Page excerpt =
Home / Markets / Stock Markets /  FPIs, DIIs or retail investors? Who will dominate markets in 2023?

While markets corrected heavily so far in 2022, there was also a shift in investors' dominance. That being said, domestic institutional investors (DIIs) dominated Indian stocks and due to their massive inflows, domestic equities could offset the impact of losses arising from foreign investors. Retail investors as well made notable buying in Indian equities. In the year 2023, DIIs and retail investors are expected to become the mainstay of equity markets, however, FPIs' share in the domestic market may pick up momentum.

As per NSDL data, year-to-date, foreign portfolio investors (FPIs) have broadly been net sellers in Indian equities despite substantial buyings recorded in the second half of the current year. Overall, FPIs outflow in the equities market is around 1,21,642 crore from January 1st to December 27th, 2022.

Meanwhile, as per Stock Edge data, foreign institutional investors (FIIs) made record selling to the tune of 2,74,033.26 crore in domestic equities year-to-date.

On the other hand, the data also revealed that domestic institutional investors (DIIs) were the biggest investors so far in 2022 with inflows of a record 2,73,543.82 crore in domestic equities so far in 2022.

Dataset records =
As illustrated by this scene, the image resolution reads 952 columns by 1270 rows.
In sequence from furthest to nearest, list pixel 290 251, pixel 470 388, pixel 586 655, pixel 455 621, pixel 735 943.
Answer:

--

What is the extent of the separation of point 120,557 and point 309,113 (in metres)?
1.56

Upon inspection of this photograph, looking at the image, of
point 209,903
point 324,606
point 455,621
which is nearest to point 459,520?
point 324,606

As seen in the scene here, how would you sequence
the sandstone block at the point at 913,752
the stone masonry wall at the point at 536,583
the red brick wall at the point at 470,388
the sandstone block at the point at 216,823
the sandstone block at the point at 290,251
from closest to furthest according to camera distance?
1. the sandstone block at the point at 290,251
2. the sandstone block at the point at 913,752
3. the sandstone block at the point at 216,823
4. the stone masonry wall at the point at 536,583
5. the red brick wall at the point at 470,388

* * *

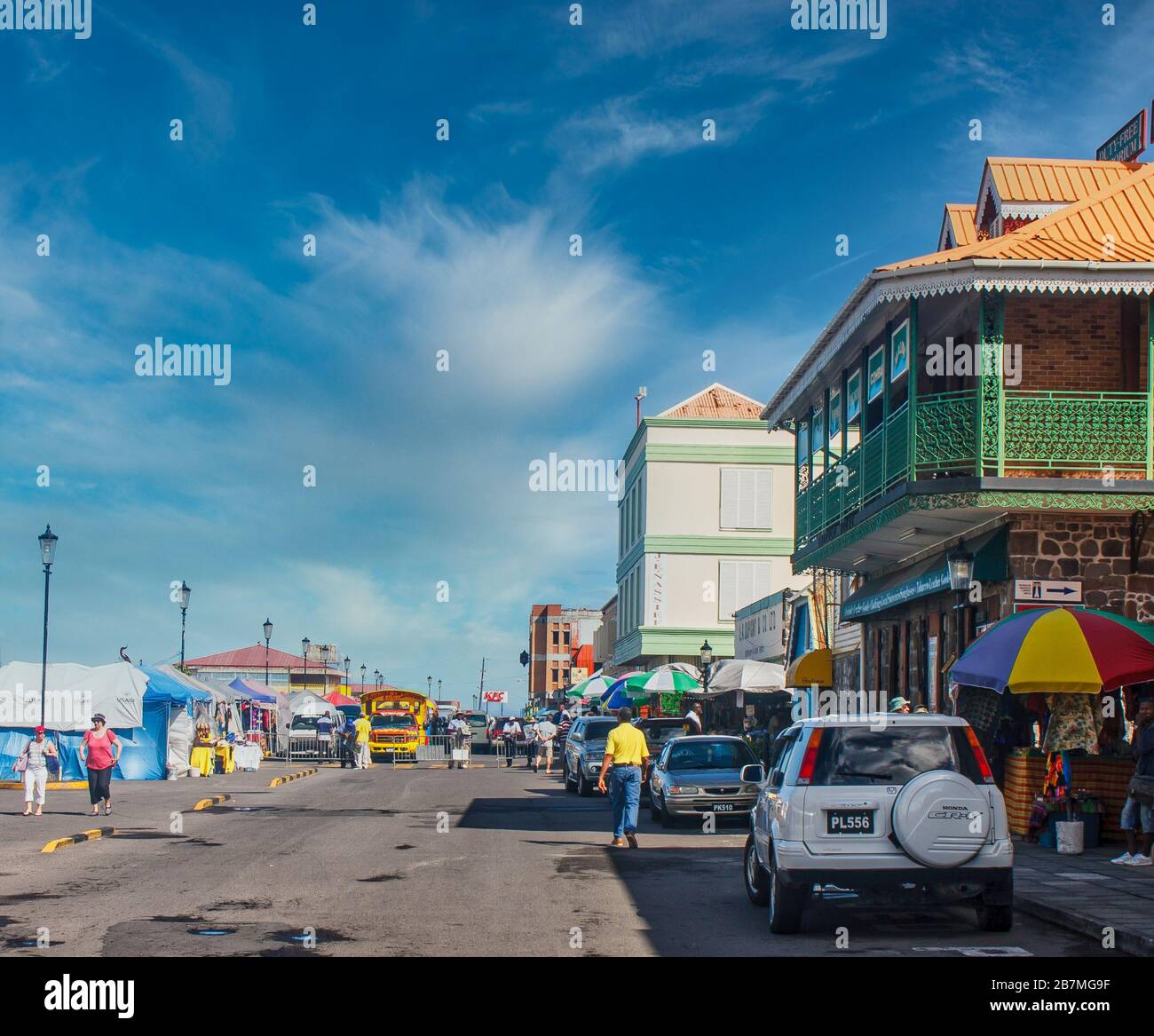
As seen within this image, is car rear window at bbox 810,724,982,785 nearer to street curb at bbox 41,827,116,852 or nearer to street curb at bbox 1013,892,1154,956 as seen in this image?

Activity 1 = Summarize the article on investor dominance in Indian stock markets in two sentences.
Activity 2 = According to the NSDL data cited in the article on investor dominance in Indian stock markets, how large was the FPI outflow from equities between January 1st and December 27th, 2022?

Task output 1 = In 2022, domestic institutional investors dominated Indian stocks with record inflows of 2,73,543.82 crore, which helped offset losses from foreign investors, who were broadly net sellers, while retail investors also made notable purchases. In 2023, DIIs and retail investors are expected to be the mainstay of equity markets, though FPIs' share may pick up momentum.

Task output 2 = Around 1,21,642 crore.